Having worked in this space, the things that work are mostly centred on making it easier to attribute the source of costs, proactively exploring your bill on multiple dimensions, thinking about the problem early in the lifecycle, and looking for opportunities to delete or turn off unused resources.

The more successful practices that will deliver quickly:

* tagging everything to able to understand who owns what and it is used for

* separating workloads into different accounts (might be easier than tagging and crudely achieves the same objective: attribution)

* turning off unused instances at night in dev environments

* automating the removal of incorrectly tagged resources in non prod environments

* automating image and snapshot cleanup

* avoiding right sizing (it’s trickier than you think and the effort is better spent rearchitecting for more cloud native usage based resource types like serverless)

* exploring your bill and slicing it by service type, account, department and other dimensions you’ve tagged, paying attention to size and trends

* paying attention to network paths (AWS is notorious for expensive outbound and it’s worth understanding how it works and how to architect around it)

* use templates to deploy resources (Terraform/CloudFormation/ARM) instead of console so they’re easier to tear down

* set retention limits on other expensive storage resources (hello CloudWatch Logs)

* being careful with high level services that leverage others under the hood, especially when they’re immature (eg Control Tower + constantly tearing down resources will blow out AWS Config charges)

* using cost alarms

* explore using spot instances, reserved instances or savings plans for EC2 instances


👤 ggeorgovassilis
> is cloud cost actually really a problem in the first place

Yes. Prices are adapted to mature IT markets, in emerging markets it's often cheaper to operate one's own data centre and throw people at problems, eg. dev salaries are cheap enough to spend money on optimising software rather than spending money on infrastructure. With inflation and supply chain issues even more so.

> Prio #1 and #2 always seem to be shipping more features and having a more robust delivery pipeline

I think that's either very big companies which buy agility by throwing money at the cloud, or VC backed startups which try to prove a point at all costs.


👤 netsectoday
The processes that led to the overspending in the first place are most likely the pricing models you agreed to. There are a million ways to manage this spend, but at the end of they day you are now held hostage by your hosting company. They have dark pattern pricing models and have tricked you into thinking it's impossible to manage your infrastructure at a lower level.

Go buy cloud resources from companies that sell what you need: cpu, memory, storage, and network capacity. You just want to pay for the hardware, shelf space, and network/energy usage with a reasonable profit margin to the data-center owner. Don't buy resources from companies selling you a bag full of shit marketing terms they made up so they can meter your usage to death with some product.
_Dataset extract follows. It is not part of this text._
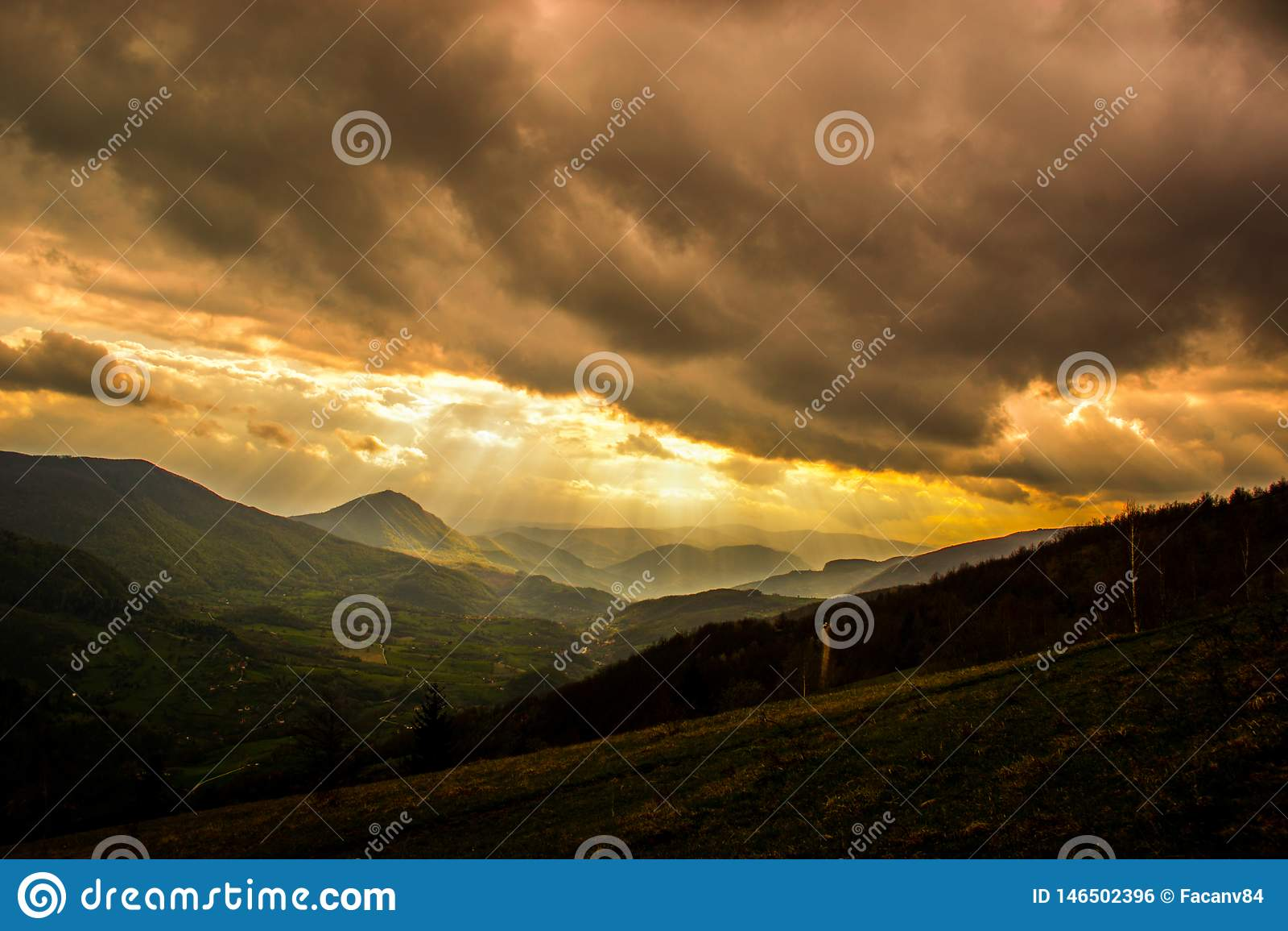Mycket intressant solnedg?ng Sikt av v?rlandskap, solljus och m?rka moln ?ver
Building your business on premium cloud services in partnership with the richest men on earth is probably why your spend is getting out of control.


👤 bdcravens
(assuming AWS; YMMV on other vendors)

Use spot pricing everywhere possible. Anything you can't put in spot, put in reserved instances.

If your spend supports it, going with an AWS partner like Mission will allow you to save about 5%. They place your account under their org, and you pay them. You lose some visibility in the billing interface however, but gain some additional advantages in terms of reporting etc.
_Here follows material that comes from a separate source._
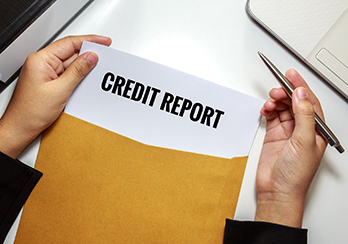 Hands holding a paper titled Credit Report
Think in terms of batches. Most of the time a single Lambda is overpowered for the single unit of work it's performing. Batching that work up and executing in parallel in an "old school" manner is many many times cheaper. This isn't just a Lambda thing - it's very "cloudy" to want to split up units of execution across individual resources, but that means you're under-utilizing.


👤 rozenmd
It's fairly common with serverless functions - folks will start a project on serverless, expecting very little traffic.
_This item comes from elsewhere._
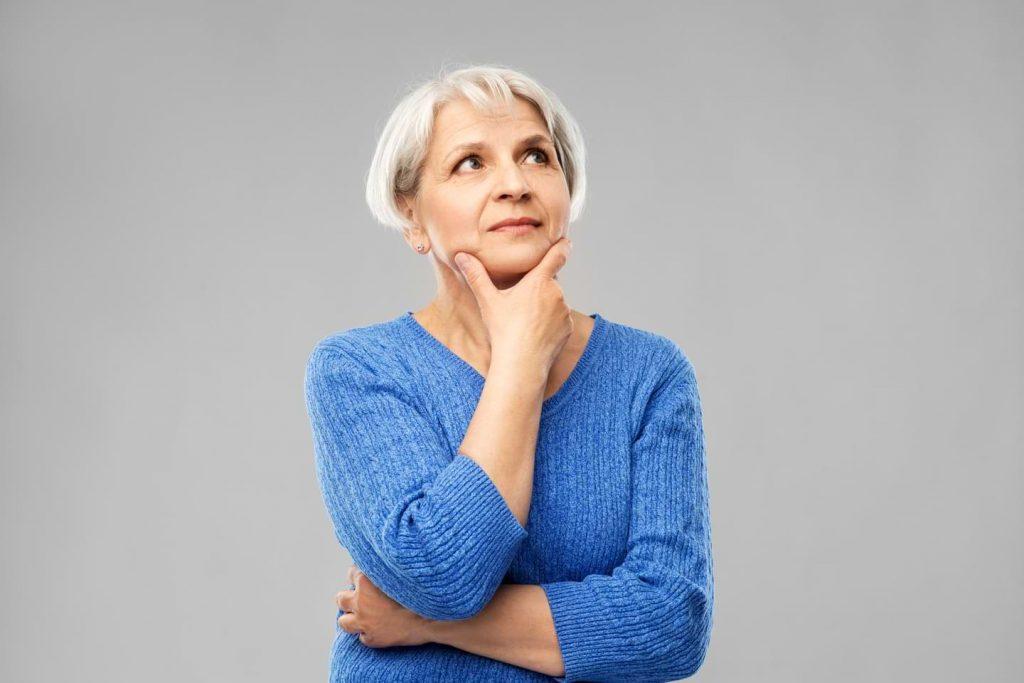 Frågande senior kvinna i blå tröja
Eventually, they get lucky, and their Lambda functions are running non-stop, incurring a fairly large premium over a normal constantly running VM.

I managed to do this with my side project (AWS bill in the several hundred dollars per month range), I wrote about it here: https://onlineornot.com/on-moving-million-uptime-checks-onto...


👤 feydaykyn
We switched to kubernetes with the basic autoscaller, that saved us money in particular when there's less traffic.

We've also moved away from AWS Elasticache offering and now directly manage our own Redis. We've discovered that our backend is very sensitive to missing cache and that Elasticache is expensive but very reliable.

Currently we're testing Karpenter to automate scaling with 'spot' instances.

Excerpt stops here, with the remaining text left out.